# Ian Tan Fugue in C minor



## dwindladwayne

Hello everybody! As I've already said in another post,


> Sometimes I pass the whole night wandering around internet searching for some unknown (unknown to me, that's obvious) music (...)


 and this night I encountered a cheerful piece that struck my facial musculature activating one levator anguli oris (not two, just one), both orbicularis oculi and both zygomaticus minor; probably you'll ask "and so? why should it be a yardstick? who cares about it!" and if you'll ask it I'll answer easily "hey, it was 4 a.m., isn't it a remarkable reaction at that time?", so you'll mutter something staring at me perplex, maybe puzzled (and probably you'll use your corrugator supercilii).

Turning back to the main topic, this night I listened to a nice fugue on an original theme (I suppose so) by a so-called Ian Tan (both words of three letters, interesting huh?) and I though that it has the right dose of humour (the theme) and comic timing (in the last two or three bars the bass presents the theme per augmentationem), so I liked it.
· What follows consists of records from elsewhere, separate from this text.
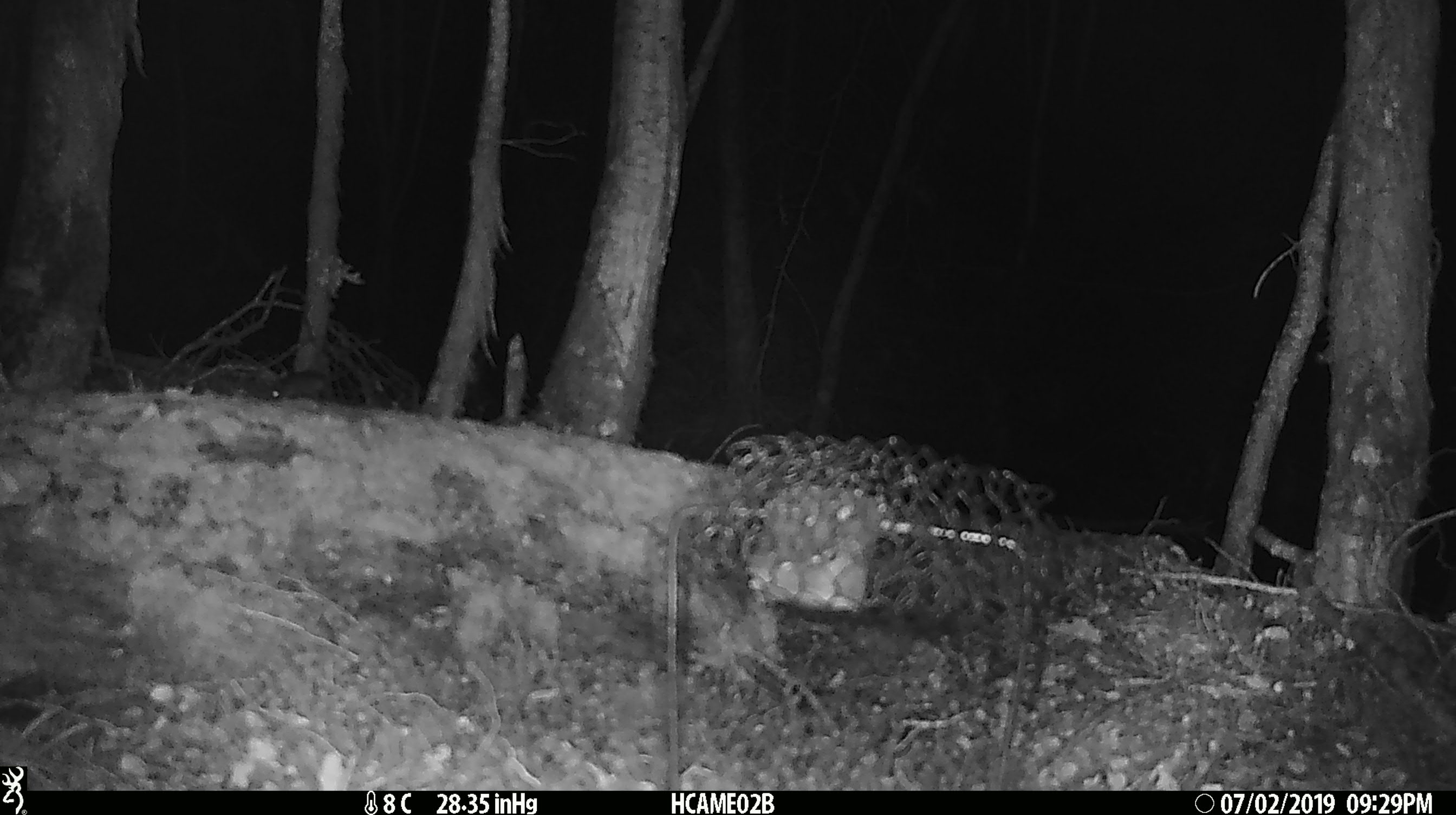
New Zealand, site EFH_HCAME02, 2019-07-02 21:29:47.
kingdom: Animalia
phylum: Chordata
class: Mammalia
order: Rodentia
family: Muridae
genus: Mus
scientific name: Mus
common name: mouse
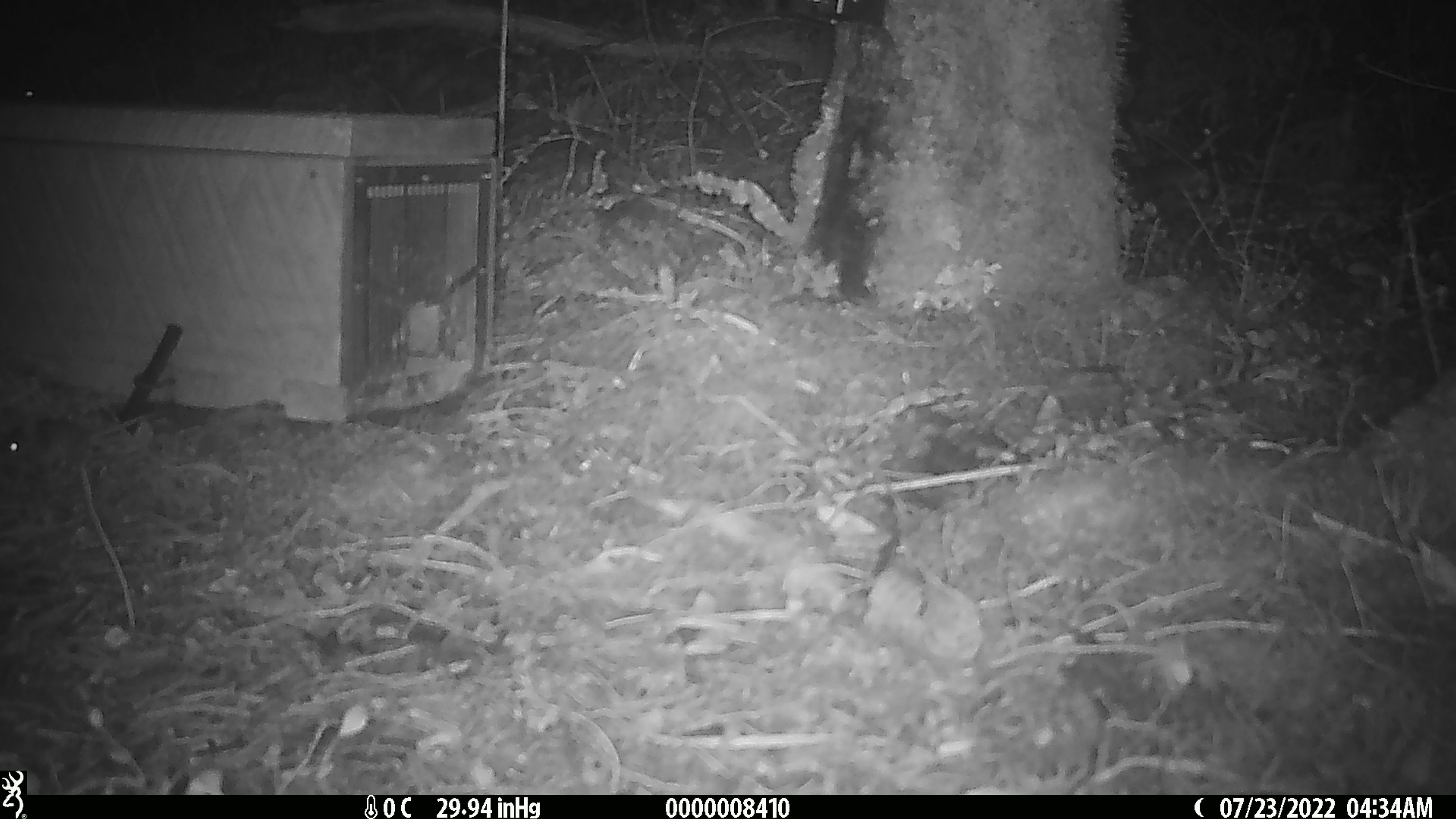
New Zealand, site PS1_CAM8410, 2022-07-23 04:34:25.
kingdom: Animalia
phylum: Chordata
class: Mammalia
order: Rodentia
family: Muridae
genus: Mus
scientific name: Mus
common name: mouse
Mouse (Mus).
Finally, I appreciated very much the presence of the sheet.

Here's the link




What do you think about it?

P.s. : I don't know if I posted this thread in the right section, because the name is


> Today's composers


 but the description says


> *For composers*: Get help, critiques, and participate in our composition-projects. *Are you a composer?*


 and since the answer is *No, I'm not* I don't know if I'm authorized to write here.


----------



## omega

As I am not an expert about composing, I can simply say I enjoyed this funny piece!
Maybe you could try to vary the articulations a little... The staccato works quit well, though.

:tiphat:


----------



## dwindladwayne

omega said:


> As I am not an expert about composing, I can simply say I enjoyed this funny piece!
> Maybe you could try to vary the articulations a little... The staccato works quit well, though.
> 
> :tiphat:


Oh I'm glad that you liked it too, but it isn't mine!


----------



## dzc4627

hmmm, well the thing is this thread would kind of belong in a place that talks about pieces by known composers, instead of here where the focus is user-feedback for composing users. i don't have a problem with it but some others may and it probably will not spark the discussion you'd like here in these parts.


----------



## dwindladwayne

dzc4627 said:


> hmmm, well the thing is this thread would kind of belong in a place that talks about pieces by known composers, instead of here where the focus is user-feedback for composing users. i don't have a problem with it but some others may and it probably will not spark the discussion you'd like here in these parts.


Oh really? Where should I post it? Or should I ask a moderator to move it?


----------



## dwindladwayne

Anyone interested in this?


----------